Speaking at the launch of the Committee on Standards in Public Life’s report into how public sector bodies can better recognise problems early on, Kirkup said: “I hear repeatedly people saying, ‘oh well, you've already got a duty of candour in the health service’.

“We have theoretically, but it does not work. It might work sometimes when the stakes aren't too high, but when the stakes are high, it does not work.”

Kirkup referenced the case of baby Ida Lock, who passed away from a brain injury in 2019 after midwives failed to provide basic medical care. Ida’s mother, Sarah, later told an inquest that nurses questioned whether she was "sure" she had ever smoked, despite her saying she had never done so.

“The really shocking thing about that was that Ida was delivered in the Royal Lancaster Infirmary. That is part of the Morecambe Bay Trust – the very same trust that had had that investigation in 2015, and four years later, they were treating a baby and her family like that,” said Kirkup.

“That's why we need this more than anywhere in the health service.
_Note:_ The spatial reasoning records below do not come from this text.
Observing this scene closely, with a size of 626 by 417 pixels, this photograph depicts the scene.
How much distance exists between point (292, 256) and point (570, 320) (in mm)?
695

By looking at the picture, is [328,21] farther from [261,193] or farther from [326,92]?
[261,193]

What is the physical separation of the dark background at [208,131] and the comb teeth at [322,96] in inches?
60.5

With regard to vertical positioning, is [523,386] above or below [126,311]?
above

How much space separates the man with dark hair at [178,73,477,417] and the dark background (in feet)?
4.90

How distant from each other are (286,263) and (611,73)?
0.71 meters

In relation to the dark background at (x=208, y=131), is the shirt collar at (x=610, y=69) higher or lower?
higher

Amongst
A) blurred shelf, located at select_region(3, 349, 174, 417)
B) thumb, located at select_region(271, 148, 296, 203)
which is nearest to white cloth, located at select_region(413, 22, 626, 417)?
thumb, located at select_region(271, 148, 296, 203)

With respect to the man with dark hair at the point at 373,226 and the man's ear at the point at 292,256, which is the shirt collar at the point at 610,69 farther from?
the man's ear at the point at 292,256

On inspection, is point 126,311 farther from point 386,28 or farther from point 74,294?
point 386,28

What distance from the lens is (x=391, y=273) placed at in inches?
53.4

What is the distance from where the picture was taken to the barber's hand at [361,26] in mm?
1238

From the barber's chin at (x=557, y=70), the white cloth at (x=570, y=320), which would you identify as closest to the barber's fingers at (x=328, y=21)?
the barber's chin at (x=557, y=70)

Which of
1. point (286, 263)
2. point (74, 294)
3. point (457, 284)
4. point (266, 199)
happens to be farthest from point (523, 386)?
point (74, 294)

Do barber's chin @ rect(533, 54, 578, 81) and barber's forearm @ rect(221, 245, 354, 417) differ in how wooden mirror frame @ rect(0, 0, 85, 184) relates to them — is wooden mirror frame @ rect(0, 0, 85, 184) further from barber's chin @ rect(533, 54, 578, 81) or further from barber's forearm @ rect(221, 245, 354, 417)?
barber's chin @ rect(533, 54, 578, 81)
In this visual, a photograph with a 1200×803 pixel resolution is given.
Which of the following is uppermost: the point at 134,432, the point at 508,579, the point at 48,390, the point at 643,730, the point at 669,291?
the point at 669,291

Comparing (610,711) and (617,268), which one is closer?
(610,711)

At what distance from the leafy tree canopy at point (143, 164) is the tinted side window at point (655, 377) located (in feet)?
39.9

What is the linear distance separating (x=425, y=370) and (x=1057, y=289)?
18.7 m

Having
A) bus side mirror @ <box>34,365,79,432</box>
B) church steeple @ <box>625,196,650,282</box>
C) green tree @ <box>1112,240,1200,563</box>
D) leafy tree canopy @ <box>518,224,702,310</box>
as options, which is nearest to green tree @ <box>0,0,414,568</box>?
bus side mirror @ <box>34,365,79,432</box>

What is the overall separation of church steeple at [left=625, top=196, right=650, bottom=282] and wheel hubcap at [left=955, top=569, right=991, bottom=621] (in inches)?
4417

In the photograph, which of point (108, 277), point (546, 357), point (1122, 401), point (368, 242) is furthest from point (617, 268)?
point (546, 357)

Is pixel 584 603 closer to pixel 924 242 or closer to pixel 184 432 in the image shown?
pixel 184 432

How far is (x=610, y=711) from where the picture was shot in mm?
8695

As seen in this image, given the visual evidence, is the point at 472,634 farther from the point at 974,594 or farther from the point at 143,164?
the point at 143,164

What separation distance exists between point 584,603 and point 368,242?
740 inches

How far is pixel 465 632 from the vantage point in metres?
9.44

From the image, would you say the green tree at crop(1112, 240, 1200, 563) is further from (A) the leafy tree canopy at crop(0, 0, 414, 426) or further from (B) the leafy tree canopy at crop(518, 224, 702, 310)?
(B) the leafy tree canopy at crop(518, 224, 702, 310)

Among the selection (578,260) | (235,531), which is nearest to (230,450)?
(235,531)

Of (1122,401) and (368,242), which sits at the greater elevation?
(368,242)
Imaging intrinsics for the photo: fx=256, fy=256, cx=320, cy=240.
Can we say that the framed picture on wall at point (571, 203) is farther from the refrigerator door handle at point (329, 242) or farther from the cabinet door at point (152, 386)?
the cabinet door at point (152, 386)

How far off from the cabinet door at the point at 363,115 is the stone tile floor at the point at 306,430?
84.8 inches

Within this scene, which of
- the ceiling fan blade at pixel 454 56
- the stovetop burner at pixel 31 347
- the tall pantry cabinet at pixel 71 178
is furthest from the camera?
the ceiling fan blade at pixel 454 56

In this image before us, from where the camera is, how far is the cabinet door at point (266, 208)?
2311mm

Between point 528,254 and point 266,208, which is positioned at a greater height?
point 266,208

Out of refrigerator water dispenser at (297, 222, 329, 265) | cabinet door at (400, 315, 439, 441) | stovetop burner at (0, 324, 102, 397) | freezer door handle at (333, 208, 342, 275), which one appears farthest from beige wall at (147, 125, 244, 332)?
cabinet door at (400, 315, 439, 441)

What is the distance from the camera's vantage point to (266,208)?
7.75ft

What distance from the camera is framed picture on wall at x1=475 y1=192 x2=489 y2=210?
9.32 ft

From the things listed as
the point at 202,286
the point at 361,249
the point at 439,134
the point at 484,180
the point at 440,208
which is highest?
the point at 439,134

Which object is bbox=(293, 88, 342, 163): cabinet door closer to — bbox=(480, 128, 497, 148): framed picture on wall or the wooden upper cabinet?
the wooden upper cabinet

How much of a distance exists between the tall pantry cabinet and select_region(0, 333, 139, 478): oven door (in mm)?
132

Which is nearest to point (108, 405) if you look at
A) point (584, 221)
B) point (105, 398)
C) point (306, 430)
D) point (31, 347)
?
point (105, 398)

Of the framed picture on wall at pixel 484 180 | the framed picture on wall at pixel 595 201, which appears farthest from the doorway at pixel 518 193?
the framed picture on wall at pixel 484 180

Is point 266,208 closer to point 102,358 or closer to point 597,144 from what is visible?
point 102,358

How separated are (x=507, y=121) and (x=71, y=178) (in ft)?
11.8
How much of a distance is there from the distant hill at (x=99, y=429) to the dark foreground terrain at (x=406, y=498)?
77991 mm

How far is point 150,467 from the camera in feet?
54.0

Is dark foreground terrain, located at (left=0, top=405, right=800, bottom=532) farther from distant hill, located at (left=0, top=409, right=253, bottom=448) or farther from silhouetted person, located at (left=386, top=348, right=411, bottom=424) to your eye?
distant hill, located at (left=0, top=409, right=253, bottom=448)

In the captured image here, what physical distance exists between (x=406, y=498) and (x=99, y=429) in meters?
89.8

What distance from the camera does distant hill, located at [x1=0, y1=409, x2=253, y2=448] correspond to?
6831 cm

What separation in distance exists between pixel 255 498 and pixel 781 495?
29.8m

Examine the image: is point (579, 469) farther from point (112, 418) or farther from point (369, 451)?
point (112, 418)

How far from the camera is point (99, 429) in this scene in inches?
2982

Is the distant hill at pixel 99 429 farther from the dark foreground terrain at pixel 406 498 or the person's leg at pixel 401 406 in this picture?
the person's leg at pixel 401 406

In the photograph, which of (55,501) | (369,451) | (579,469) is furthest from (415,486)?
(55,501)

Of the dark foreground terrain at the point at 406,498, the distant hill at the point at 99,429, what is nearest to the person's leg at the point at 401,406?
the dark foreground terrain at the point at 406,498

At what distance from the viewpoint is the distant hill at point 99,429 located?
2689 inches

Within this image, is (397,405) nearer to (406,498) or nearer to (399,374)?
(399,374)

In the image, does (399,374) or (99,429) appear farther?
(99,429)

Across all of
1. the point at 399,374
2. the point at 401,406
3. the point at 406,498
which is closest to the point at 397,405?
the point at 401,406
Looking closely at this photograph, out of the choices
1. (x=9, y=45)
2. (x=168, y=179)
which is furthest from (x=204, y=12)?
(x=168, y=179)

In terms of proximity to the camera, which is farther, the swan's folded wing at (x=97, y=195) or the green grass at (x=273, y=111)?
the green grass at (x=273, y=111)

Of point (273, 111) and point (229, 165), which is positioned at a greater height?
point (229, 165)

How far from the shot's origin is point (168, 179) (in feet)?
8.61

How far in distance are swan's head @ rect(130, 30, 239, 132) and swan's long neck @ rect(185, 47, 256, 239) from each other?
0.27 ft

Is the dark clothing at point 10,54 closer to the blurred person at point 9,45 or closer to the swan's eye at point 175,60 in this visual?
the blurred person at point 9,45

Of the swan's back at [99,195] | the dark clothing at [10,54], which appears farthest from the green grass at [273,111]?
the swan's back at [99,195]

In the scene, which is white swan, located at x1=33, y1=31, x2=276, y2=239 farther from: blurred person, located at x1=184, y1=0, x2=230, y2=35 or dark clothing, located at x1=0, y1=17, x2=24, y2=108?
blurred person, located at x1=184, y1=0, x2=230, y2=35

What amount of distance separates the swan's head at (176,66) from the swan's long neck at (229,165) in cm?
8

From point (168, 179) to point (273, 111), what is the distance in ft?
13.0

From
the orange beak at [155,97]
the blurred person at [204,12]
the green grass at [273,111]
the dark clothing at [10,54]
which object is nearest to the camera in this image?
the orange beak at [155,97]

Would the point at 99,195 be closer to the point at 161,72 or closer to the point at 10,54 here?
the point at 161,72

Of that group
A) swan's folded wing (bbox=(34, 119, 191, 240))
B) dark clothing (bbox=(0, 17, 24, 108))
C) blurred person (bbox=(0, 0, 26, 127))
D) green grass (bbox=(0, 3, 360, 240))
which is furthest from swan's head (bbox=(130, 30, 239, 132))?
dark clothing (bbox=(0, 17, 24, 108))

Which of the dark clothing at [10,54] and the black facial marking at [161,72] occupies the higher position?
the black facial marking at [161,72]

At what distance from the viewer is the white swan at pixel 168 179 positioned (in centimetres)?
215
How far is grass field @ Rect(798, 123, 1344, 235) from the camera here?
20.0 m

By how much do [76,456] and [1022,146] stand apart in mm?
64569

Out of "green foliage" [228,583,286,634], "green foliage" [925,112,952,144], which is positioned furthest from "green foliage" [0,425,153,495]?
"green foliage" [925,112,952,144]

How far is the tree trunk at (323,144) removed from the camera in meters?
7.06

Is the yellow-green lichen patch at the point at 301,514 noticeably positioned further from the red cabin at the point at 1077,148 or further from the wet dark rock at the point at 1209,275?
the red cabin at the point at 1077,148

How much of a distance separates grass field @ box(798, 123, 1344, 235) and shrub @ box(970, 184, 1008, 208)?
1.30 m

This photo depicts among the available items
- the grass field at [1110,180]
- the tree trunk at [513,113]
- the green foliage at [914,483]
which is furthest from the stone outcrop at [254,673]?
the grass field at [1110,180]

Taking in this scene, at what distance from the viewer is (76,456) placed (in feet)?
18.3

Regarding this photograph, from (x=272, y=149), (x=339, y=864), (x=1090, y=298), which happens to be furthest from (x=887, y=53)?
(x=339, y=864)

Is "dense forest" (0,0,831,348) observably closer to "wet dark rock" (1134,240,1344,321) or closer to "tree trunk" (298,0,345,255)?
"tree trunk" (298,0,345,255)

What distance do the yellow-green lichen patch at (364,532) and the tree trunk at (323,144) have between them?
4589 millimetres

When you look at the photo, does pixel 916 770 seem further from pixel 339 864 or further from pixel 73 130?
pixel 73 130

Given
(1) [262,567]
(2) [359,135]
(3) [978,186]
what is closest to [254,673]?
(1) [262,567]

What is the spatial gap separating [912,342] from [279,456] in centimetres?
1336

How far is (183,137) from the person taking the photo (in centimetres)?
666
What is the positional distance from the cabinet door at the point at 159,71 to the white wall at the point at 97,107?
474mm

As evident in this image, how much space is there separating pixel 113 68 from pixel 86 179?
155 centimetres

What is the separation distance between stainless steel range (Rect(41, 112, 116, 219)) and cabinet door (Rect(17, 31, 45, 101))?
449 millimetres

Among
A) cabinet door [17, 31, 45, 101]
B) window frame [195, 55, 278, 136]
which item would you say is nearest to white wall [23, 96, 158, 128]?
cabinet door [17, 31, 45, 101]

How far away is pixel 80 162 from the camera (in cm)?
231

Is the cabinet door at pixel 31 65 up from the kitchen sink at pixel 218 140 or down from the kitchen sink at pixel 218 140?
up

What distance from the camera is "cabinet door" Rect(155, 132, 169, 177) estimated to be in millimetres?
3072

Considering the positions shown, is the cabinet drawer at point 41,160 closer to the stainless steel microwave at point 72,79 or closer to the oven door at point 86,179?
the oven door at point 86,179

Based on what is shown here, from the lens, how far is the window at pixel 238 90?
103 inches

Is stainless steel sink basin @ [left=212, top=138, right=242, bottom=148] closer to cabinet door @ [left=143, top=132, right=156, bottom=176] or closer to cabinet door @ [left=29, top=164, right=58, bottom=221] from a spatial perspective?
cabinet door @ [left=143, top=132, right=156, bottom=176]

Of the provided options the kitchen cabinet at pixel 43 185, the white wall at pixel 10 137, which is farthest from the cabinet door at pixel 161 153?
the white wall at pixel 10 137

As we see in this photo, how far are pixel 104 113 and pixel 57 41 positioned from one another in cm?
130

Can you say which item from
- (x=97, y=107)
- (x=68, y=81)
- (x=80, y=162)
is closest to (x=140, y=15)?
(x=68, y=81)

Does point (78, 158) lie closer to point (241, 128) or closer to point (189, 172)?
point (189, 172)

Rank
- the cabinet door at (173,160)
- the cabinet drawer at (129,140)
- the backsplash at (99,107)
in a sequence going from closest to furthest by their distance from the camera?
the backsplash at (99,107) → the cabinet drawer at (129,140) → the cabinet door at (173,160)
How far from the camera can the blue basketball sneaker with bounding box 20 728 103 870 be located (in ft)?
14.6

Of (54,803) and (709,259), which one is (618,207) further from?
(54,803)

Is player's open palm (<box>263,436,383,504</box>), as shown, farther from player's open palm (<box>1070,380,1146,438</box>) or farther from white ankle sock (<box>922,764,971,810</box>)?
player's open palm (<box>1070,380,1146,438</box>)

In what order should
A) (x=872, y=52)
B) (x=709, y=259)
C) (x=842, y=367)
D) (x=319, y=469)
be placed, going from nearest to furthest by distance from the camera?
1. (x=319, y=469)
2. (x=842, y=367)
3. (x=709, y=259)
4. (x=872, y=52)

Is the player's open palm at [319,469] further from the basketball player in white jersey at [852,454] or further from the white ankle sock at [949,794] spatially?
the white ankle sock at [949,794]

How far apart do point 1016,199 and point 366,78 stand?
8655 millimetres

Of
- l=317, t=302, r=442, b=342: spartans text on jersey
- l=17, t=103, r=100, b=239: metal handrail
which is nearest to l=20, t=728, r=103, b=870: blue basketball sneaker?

And that's why, if anybody tells you we've got a duty of candour and it's working, please, please don't believe them.”

PoliticsHome has contacted the government and NHS England for comment.

While health and social care providers and schools must abide by a duty of candour, Labour has also committed to introducing a legal duty of candour for public authorities in its manifesto.

The Hillsborough Law was due to be introduced before the anniversary of the 1989 Hillsborough disaster, when 97 football fans died in a crowd crush at Hillsborough Stadium in Sheffield. The law would impose criminal sanctions on those who have lied about mistakes made, Prime Minister Keir Starmer said last year.

However, the government has failed to deliver this before the Hillsborough anniversary, according to The Times, with campaigners arguing the bill has been watered down.

The campaign for the Hillsborough Law has been supported by victims of both the infected blood scandal and Grenfell Tower fire.

Last month, PoliticsHome reported that ministers were considering introducing a new oversight body to ensure the recommendations of public inquiries are implemented, and that an announcement was planned to coincide with the introduction of the Hillsborough Law.